Una volta che le cose sono migliorate un po’, ha vissuto in un ostello per saccopelisti dove ha incontrato un gruppo di canadesi che l’hanno presa sotto la loro ala. Lì ha passato del tempo a giocare Geometry Wars, e le persone che incontrava non credevano che tutto ciò che avesse fossero tre dollari, un telefono senza credito e un alloggio pagato in cambio delle pulizie nell’ostello. Vedevano semplicemente qualcuno che con i videogiochi ci sapeva fare e macinava record su record. E lei confessa di dover molto ai videogame, perché l’hanno aiutata a non cadere in forme di dipendenza, come la droga e l’alcol.

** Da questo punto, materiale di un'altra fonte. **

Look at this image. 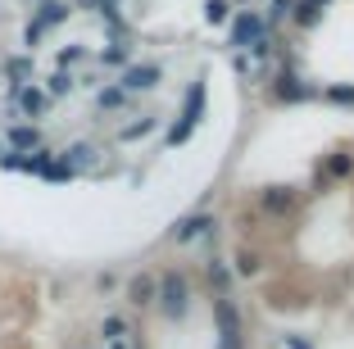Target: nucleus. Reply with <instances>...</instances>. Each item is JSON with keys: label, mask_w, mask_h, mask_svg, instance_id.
<instances>
[{"label": "nucleus", "mask_w": 354, "mask_h": 349, "mask_svg": "<svg viewBox=\"0 0 354 349\" xmlns=\"http://www.w3.org/2000/svg\"><path fill=\"white\" fill-rule=\"evenodd\" d=\"M205 109H209V82H205V77H196V82L187 86V95H182V109H177V118L168 123V132H164V145H168V150L187 145L191 136L200 132V123H205Z\"/></svg>", "instance_id": "nucleus-1"}, {"label": "nucleus", "mask_w": 354, "mask_h": 349, "mask_svg": "<svg viewBox=\"0 0 354 349\" xmlns=\"http://www.w3.org/2000/svg\"><path fill=\"white\" fill-rule=\"evenodd\" d=\"M159 318L164 322H187L191 318V277L187 272H177V267H168V272H159Z\"/></svg>", "instance_id": "nucleus-2"}, {"label": "nucleus", "mask_w": 354, "mask_h": 349, "mask_svg": "<svg viewBox=\"0 0 354 349\" xmlns=\"http://www.w3.org/2000/svg\"><path fill=\"white\" fill-rule=\"evenodd\" d=\"M214 349H245V318H241V304L232 295H214Z\"/></svg>", "instance_id": "nucleus-3"}, {"label": "nucleus", "mask_w": 354, "mask_h": 349, "mask_svg": "<svg viewBox=\"0 0 354 349\" xmlns=\"http://www.w3.org/2000/svg\"><path fill=\"white\" fill-rule=\"evenodd\" d=\"M227 28H232V32H227V46H232V50H250V46H259L263 37L272 32L268 19H263L259 10H236Z\"/></svg>", "instance_id": "nucleus-4"}, {"label": "nucleus", "mask_w": 354, "mask_h": 349, "mask_svg": "<svg viewBox=\"0 0 354 349\" xmlns=\"http://www.w3.org/2000/svg\"><path fill=\"white\" fill-rule=\"evenodd\" d=\"M214 232H218V218L200 209V214H187V218H177V223L168 227V240H173V245H196V240L214 236Z\"/></svg>", "instance_id": "nucleus-5"}, {"label": "nucleus", "mask_w": 354, "mask_h": 349, "mask_svg": "<svg viewBox=\"0 0 354 349\" xmlns=\"http://www.w3.org/2000/svg\"><path fill=\"white\" fill-rule=\"evenodd\" d=\"M318 86H309L295 68H281L277 77H272V100L277 104H304V100H318Z\"/></svg>", "instance_id": "nucleus-6"}, {"label": "nucleus", "mask_w": 354, "mask_h": 349, "mask_svg": "<svg viewBox=\"0 0 354 349\" xmlns=\"http://www.w3.org/2000/svg\"><path fill=\"white\" fill-rule=\"evenodd\" d=\"M118 86H123L127 95L159 91V86H164V68H159V64H127V68L118 73Z\"/></svg>", "instance_id": "nucleus-7"}, {"label": "nucleus", "mask_w": 354, "mask_h": 349, "mask_svg": "<svg viewBox=\"0 0 354 349\" xmlns=\"http://www.w3.org/2000/svg\"><path fill=\"white\" fill-rule=\"evenodd\" d=\"M295 205H300V196H295V186H281V182H272V186H263V191H259V209H263L268 218H286Z\"/></svg>", "instance_id": "nucleus-8"}, {"label": "nucleus", "mask_w": 354, "mask_h": 349, "mask_svg": "<svg viewBox=\"0 0 354 349\" xmlns=\"http://www.w3.org/2000/svg\"><path fill=\"white\" fill-rule=\"evenodd\" d=\"M14 95V104H19V113L23 118H46V109H50V95H46V86H37V82H28V86H19V91H10Z\"/></svg>", "instance_id": "nucleus-9"}, {"label": "nucleus", "mask_w": 354, "mask_h": 349, "mask_svg": "<svg viewBox=\"0 0 354 349\" xmlns=\"http://www.w3.org/2000/svg\"><path fill=\"white\" fill-rule=\"evenodd\" d=\"M159 299V272H136L127 277V304L132 308H155Z\"/></svg>", "instance_id": "nucleus-10"}, {"label": "nucleus", "mask_w": 354, "mask_h": 349, "mask_svg": "<svg viewBox=\"0 0 354 349\" xmlns=\"http://www.w3.org/2000/svg\"><path fill=\"white\" fill-rule=\"evenodd\" d=\"M41 127L37 123H10L5 127V150H19V154H32V150H41Z\"/></svg>", "instance_id": "nucleus-11"}, {"label": "nucleus", "mask_w": 354, "mask_h": 349, "mask_svg": "<svg viewBox=\"0 0 354 349\" xmlns=\"http://www.w3.org/2000/svg\"><path fill=\"white\" fill-rule=\"evenodd\" d=\"M68 14H73L68 0H41V5L32 10V23H37L41 32H50V28H59V23H68Z\"/></svg>", "instance_id": "nucleus-12"}, {"label": "nucleus", "mask_w": 354, "mask_h": 349, "mask_svg": "<svg viewBox=\"0 0 354 349\" xmlns=\"http://www.w3.org/2000/svg\"><path fill=\"white\" fill-rule=\"evenodd\" d=\"M5 77H10V91L28 86L32 77H37V55H14V59H5Z\"/></svg>", "instance_id": "nucleus-13"}, {"label": "nucleus", "mask_w": 354, "mask_h": 349, "mask_svg": "<svg viewBox=\"0 0 354 349\" xmlns=\"http://www.w3.org/2000/svg\"><path fill=\"white\" fill-rule=\"evenodd\" d=\"M232 272L245 277V281L259 277V272H263V254H259V249H250V245H236V249H232Z\"/></svg>", "instance_id": "nucleus-14"}, {"label": "nucleus", "mask_w": 354, "mask_h": 349, "mask_svg": "<svg viewBox=\"0 0 354 349\" xmlns=\"http://www.w3.org/2000/svg\"><path fill=\"white\" fill-rule=\"evenodd\" d=\"M95 154H100V150H95L91 141H73V145H64V150H59V159L73 168V173H86V168L95 164Z\"/></svg>", "instance_id": "nucleus-15"}, {"label": "nucleus", "mask_w": 354, "mask_h": 349, "mask_svg": "<svg viewBox=\"0 0 354 349\" xmlns=\"http://www.w3.org/2000/svg\"><path fill=\"white\" fill-rule=\"evenodd\" d=\"M327 5H332V0H295V14H291V23L295 28H318V23H323V14H327Z\"/></svg>", "instance_id": "nucleus-16"}, {"label": "nucleus", "mask_w": 354, "mask_h": 349, "mask_svg": "<svg viewBox=\"0 0 354 349\" xmlns=\"http://www.w3.org/2000/svg\"><path fill=\"white\" fill-rule=\"evenodd\" d=\"M127 100H132V95H127L118 82H109V86H100V91H95V109H100V113H118Z\"/></svg>", "instance_id": "nucleus-17"}, {"label": "nucleus", "mask_w": 354, "mask_h": 349, "mask_svg": "<svg viewBox=\"0 0 354 349\" xmlns=\"http://www.w3.org/2000/svg\"><path fill=\"white\" fill-rule=\"evenodd\" d=\"M205 272H209V290H214V295H232V277H236V272H232L223 258H209Z\"/></svg>", "instance_id": "nucleus-18"}, {"label": "nucleus", "mask_w": 354, "mask_h": 349, "mask_svg": "<svg viewBox=\"0 0 354 349\" xmlns=\"http://www.w3.org/2000/svg\"><path fill=\"white\" fill-rule=\"evenodd\" d=\"M150 132H159V113H141L136 123L118 127V141H146Z\"/></svg>", "instance_id": "nucleus-19"}, {"label": "nucleus", "mask_w": 354, "mask_h": 349, "mask_svg": "<svg viewBox=\"0 0 354 349\" xmlns=\"http://www.w3.org/2000/svg\"><path fill=\"white\" fill-rule=\"evenodd\" d=\"M95 64H100V68H118V73H123L127 64H132V50H127L123 41H109L100 55H95Z\"/></svg>", "instance_id": "nucleus-20"}, {"label": "nucleus", "mask_w": 354, "mask_h": 349, "mask_svg": "<svg viewBox=\"0 0 354 349\" xmlns=\"http://www.w3.org/2000/svg\"><path fill=\"white\" fill-rule=\"evenodd\" d=\"M73 86H77V77L68 68H55L50 77H46V95L50 100H59V95H73Z\"/></svg>", "instance_id": "nucleus-21"}, {"label": "nucleus", "mask_w": 354, "mask_h": 349, "mask_svg": "<svg viewBox=\"0 0 354 349\" xmlns=\"http://www.w3.org/2000/svg\"><path fill=\"white\" fill-rule=\"evenodd\" d=\"M232 14H236V10H232V0H205V23H209V28H227Z\"/></svg>", "instance_id": "nucleus-22"}, {"label": "nucleus", "mask_w": 354, "mask_h": 349, "mask_svg": "<svg viewBox=\"0 0 354 349\" xmlns=\"http://www.w3.org/2000/svg\"><path fill=\"white\" fill-rule=\"evenodd\" d=\"M323 173H327V177H336V182H345V177L354 173V154H345V150L327 154V164H323Z\"/></svg>", "instance_id": "nucleus-23"}, {"label": "nucleus", "mask_w": 354, "mask_h": 349, "mask_svg": "<svg viewBox=\"0 0 354 349\" xmlns=\"http://www.w3.org/2000/svg\"><path fill=\"white\" fill-rule=\"evenodd\" d=\"M100 336H104V345H109V340H127V318L123 313H109V318L100 322Z\"/></svg>", "instance_id": "nucleus-24"}, {"label": "nucleus", "mask_w": 354, "mask_h": 349, "mask_svg": "<svg viewBox=\"0 0 354 349\" xmlns=\"http://www.w3.org/2000/svg\"><path fill=\"white\" fill-rule=\"evenodd\" d=\"M323 100H327V104H350V109H354V82L323 86Z\"/></svg>", "instance_id": "nucleus-25"}, {"label": "nucleus", "mask_w": 354, "mask_h": 349, "mask_svg": "<svg viewBox=\"0 0 354 349\" xmlns=\"http://www.w3.org/2000/svg\"><path fill=\"white\" fill-rule=\"evenodd\" d=\"M73 168H68V164H64V159H59V154H55V164L50 168H46V177H41V182H50V186H64V182H73Z\"/></svg>", "instance_id": "nucleus-26"}, {"label": "nucleus", "mask_w": 354, "mask_h": 349, "mask_svg": "<svg viewBox=\"0 0 354 349\" xmlns=\"http://www.w3.org/2000/svg\"><path fill=\"white\" fill-rule=\"evenodd\" d=\"M295 14V0H272L268 5V14H263V19H268V28H277V23H286Z\"/></svg>", "instance_id": "nucleus-27"}, {"label": "nucleus", "mask_w": 354, "mask_h": 349, "mask_svg": "<svg viewBox=\"0 0 354 349\" xmlns=\"http://www.w3.org/2000/svg\"><path fill=\"white\" fill-rule=\"evenodd\" d=\"M82 59H86L82 46H64V50L55 55V64H59V68H68V73H73V64H82Z\"/></svg>", "instance_id": "nucleus-28"}, {"label": "nucleus", "mask_w": 354, "mask_h": 349, "mask_svg": "<svg viewBox=\"0 0 354 349\" xmlns=\"http://www.w3.org/2000/svg\"><path fill=\"white\" fill-rule=\"evenodd\" d=\"M77 10H91V14H114L118 0H77Z\"/></svg>", "instance_id": "nucleus-29"}, {"label": "nucleus", "mask_w": 354, "mask_h": 349, "mask_svg": "<svg viewBox=\"0 0 354 349\" xmlns=\"http://www.w3.org/2000/svg\"><path fill=\"white\" fill-rule=\"evenodd\" d=\"M286 349H313V345L304 336H286Z\"/></svg>", "instance_id": "nucleus-30"}, {"label": "nucleus", "mask_w": 354, "mask_h": 349, "mask_svg": "<svg viewBox=\"0 0 354 349\" xmlns=\"http://www.w3.org/2000/svg\"><path fill=\"white\" fill-rule=\"evenodd\" d=\"M0 154H5V136H0Z\"/></svg>", "instance_id": "nucleus-31"}]
</instances>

Siamo molto lontani dall’essere in grado di eliminare il problema dei senzatetto, ma molte persone hanno semplicemente bisogno di un aiuto psicologico, ecco perché – continua a raccontare – sarebbe fantastico se venissero promossi programmi che abbiano a che fare con videogiochi accessibili a tutte le persone bisognose di “staccare la spina”.

Nel 2011, è stato calcolato che il 60% dei senzatetto in Australia erano ragazzi sotto i 25 anni, e molti di loro possono essere considerati giocatori o comunque interessati al settore gaming.